Boys have a vivid imaginative life. Boys also require a good bit of discipline. It should not be surprising that one of the boyish attributes needing discipline is consequently the imagination. When this is done right, our sons will grow up into very effective culture warriors. But when this is neglected, boys drift into dangerous territory. Without instruction and discipline, a vivid imagination becomes a hothouse for all kinds of sin. A hunger for easy glory can become an excuse for indolent daydreaming, and of course, when a boy is sexually undisciplined, having a vivid imagination is the last thing he needs.
Because of this, many Christian parents have simply opted to suppress or starve the imaginative life, apparently on the theory that if there is no imagination there will be no imaginative sinning. This is quite true, but it is true in the same sense as when children aren't given any food, they will escape eating disorders—because they are dead. When discipline is chosen over imagination, the result is a disciplined life, what is left of it.
Discipline of the imagination is positive, not negative. It is not applied by spanking unimaginative bottoms. Rather, boys are taught to discipline this aspect of their hearts and minds through being taught the beauty of the gospel, the power of the gospel, and how far God intends the effects of the gospel to extend.
The story of the gospel is a glorious story. We do not tell our children about it because we think of the gospel as a set of propositions in the sky, not a series of great deliverances fought and accomplished on Earth.
We start where Christians must always start, with the story about the seed of the woman triumphing over the seed of the serpent. We tell the story of Jesus Christ, as Scripture does, with our Lord in the role of the dragon slayer. The serpent in the first book of the Bible is also found in the last book, where he is described as that ancient serpent. He is the devil, the murderer from the beginning, crushed under the heel of the great son of Eve. God destroyed him who had the power of death, that is, the devil. Christ triumphed over the principalities and powers, humiliating them deeply. Christ is the archtype of all dragon-slayers, the archtype of all giant killers. As He put it, when He bound the strong man, He stripped him of all his panoply. Christ defeated the devil and made off with his armor.
But He did not do this so that we could sit and watch. We are to watch, consider, imitate, and then take care to tell our sons the stories about the wars. We always begin with the war as won by Christ, but we remember that He commanded us, in our turn, to preach the gospel to every creature, to disciple all the nations, and throw down every enemy that sets himself against the course of the gospel.
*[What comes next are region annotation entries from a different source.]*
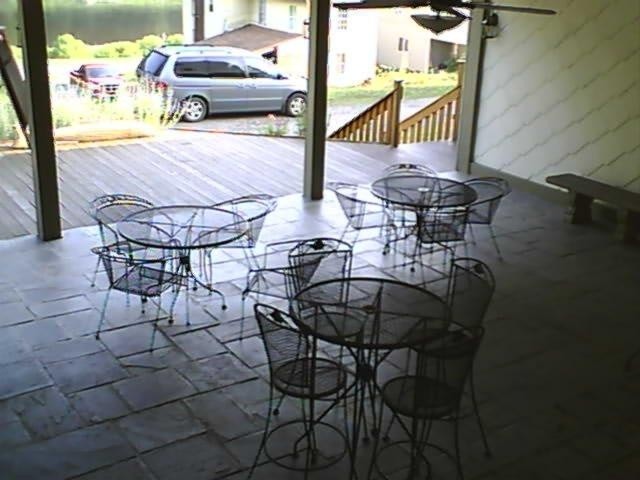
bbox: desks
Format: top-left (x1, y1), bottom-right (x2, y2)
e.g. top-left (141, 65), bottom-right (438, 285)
top-left (118, 205), bottom-right (249, 324)
top-left (370, 175), bottom-right (479, 271)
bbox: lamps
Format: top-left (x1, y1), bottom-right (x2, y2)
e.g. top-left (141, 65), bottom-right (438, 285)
top-left (479, 13), bottom-right (500, 42)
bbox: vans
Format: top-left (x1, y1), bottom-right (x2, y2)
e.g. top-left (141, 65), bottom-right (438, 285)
top-left (135, 43), bottom-right (310, 123)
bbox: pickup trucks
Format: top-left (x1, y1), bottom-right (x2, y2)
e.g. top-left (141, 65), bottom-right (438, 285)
top-left (70, 64), bottom-right (126, 100)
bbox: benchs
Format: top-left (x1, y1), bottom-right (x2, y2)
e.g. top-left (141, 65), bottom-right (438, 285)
top-left (542, 170), bottom-right (640, 248)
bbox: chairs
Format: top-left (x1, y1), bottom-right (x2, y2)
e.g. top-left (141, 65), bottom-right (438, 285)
top-left (327, 182), bottom-right (397, 254)
top-left (240, 239), bottom-right (494, 479)
top-left (443, 176), bottom-right (512, 265)
top-left (89, 194), bottom-right (188, 353)
top-left (199, 194), bottom-right (279, 294)
top-left (379, 163), bottom-right (442, 244)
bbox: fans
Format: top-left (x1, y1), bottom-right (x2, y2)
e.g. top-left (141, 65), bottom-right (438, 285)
top-left (328, 1), bottom-right (559, 37)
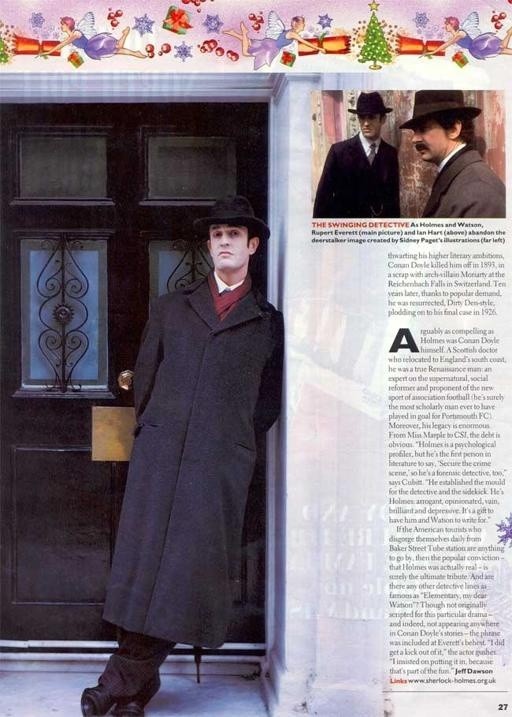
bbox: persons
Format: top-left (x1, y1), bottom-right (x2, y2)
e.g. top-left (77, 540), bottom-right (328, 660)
top-left (80, 189), bottom-right (288, 715)
top-left (396, 91), bottom-right (504, 220)
top-left (313, 90), bottom-right (406, 216)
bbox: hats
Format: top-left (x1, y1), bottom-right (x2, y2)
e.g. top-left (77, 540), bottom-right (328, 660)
top-left (398, 90), bottom-right (481, 131)
top-left (343, 91), bottom-right (393, 116)
top-left (191, 195), bottom-right (270, 244)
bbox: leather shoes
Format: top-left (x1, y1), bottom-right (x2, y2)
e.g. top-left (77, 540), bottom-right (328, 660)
top-left (110, 702), bottom-right (146, 717)
top-left (80, 682), bottom-right (110, 717)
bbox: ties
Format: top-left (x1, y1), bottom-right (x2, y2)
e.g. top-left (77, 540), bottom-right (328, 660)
top-left (367, 143), bottom-right (377, 164)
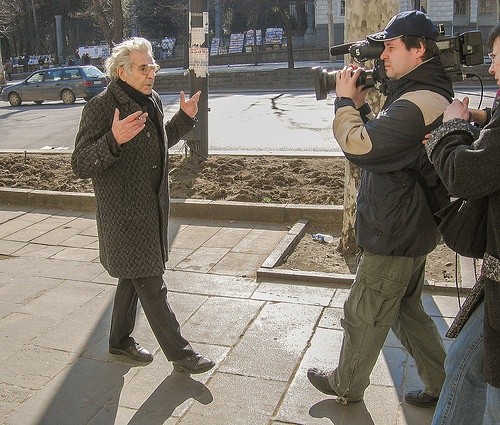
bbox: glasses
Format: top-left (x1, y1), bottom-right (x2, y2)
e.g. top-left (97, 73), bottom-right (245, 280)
top-left (131, 65), bottom-right (160, 74)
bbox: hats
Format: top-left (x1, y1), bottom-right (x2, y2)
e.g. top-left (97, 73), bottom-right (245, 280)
top-left (366, 10), bottom-right (437, 41)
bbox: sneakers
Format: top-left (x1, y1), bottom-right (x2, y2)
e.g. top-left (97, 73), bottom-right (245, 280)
top-left (307, 367), bottom-right (338, 395)
top-left (405, 390), bottom-right (438, 407)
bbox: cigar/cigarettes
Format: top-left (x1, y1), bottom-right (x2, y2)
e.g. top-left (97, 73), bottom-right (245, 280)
top-left (136, 117), bottom-right (143, 120)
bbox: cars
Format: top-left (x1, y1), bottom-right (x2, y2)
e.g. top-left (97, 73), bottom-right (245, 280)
top-left (1, 64), bottom-right (107, 107)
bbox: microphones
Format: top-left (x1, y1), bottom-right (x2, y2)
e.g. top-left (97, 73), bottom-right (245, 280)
top-left (330, 42), bottom-right (355, 56)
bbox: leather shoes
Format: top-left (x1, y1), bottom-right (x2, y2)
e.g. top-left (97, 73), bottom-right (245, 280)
top-left (173, 352), bottom-right (215, 374)
top-left (109, 338), bottom-right (153, 362)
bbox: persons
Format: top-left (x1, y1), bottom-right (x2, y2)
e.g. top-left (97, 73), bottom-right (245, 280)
top-left (38, 56), bottom-right (44, 70)
top-left (426, 24), bottom-right (500, 425)
top-left (18, 57), bottom-right (23, 65)
top-left (70, 36), bottom-right (216, 374)
top-left (22, 55), bottom-right (29, 72)
top-left (307, 10), bottom-right (455, 408)
top-left (4, 59), bottom-right (13, 81)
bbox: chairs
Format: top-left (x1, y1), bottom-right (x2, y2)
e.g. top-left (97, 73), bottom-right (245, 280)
top-left (58, 73), bottom-right (67, 80)
top-left (42, 74), bottom-right (54, 82)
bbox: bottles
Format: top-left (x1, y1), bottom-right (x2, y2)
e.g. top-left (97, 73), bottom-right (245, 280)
top-left (312, 233), bottom-right (334, 243)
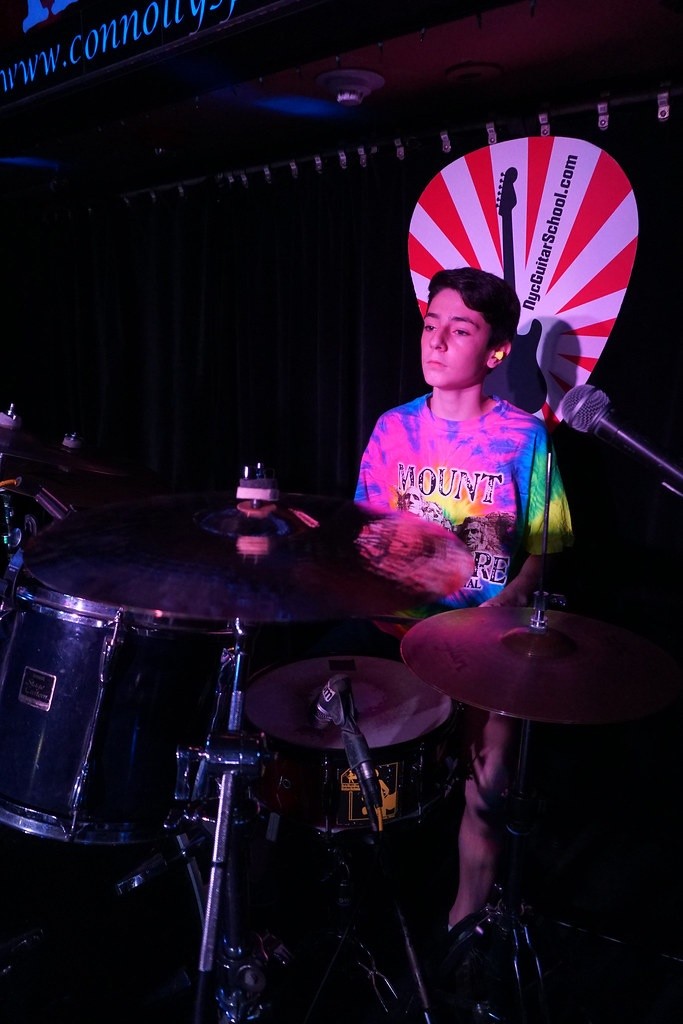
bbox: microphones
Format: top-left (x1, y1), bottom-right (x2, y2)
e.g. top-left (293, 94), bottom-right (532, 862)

The saints have been doing this for a long time. And this is why we tell our sons the story of Beowulf and how he killed the twisted descendents of Cain, and then how he gave his life killing the dragon. This is why we tell stories about St. George and the dragon. This is why we are to talk about great King Alfred, fighting off heathen invaders. And this is even why we read to wide-eyed boys the wonderful story of Jim, who allowed that he would blow Israel Hand's brains out. We tell the great story of Shasta, who turned back to face the lion. We must read The Lord of the Rings to our sons, more than once.
But our lack of imagination has us by the throat. We fuss and bother about this. Treasure Island is a work of fiction, we mutter. The Horse and His Boy is a work of fiction about a nonexistent world, for crying out loud. St. George is probably not a historically verifiable incident. And Gandalf is a wizard.
I can think of no better or truer reply to all this than to paraphrase that of Puddleglum when he was confronted with a similar argument. Fine. These are all works of fiction. But they tell a truer story—and far more real—than the empty, cavernous, and very dark world in which many parents want their hollow-souled children to live.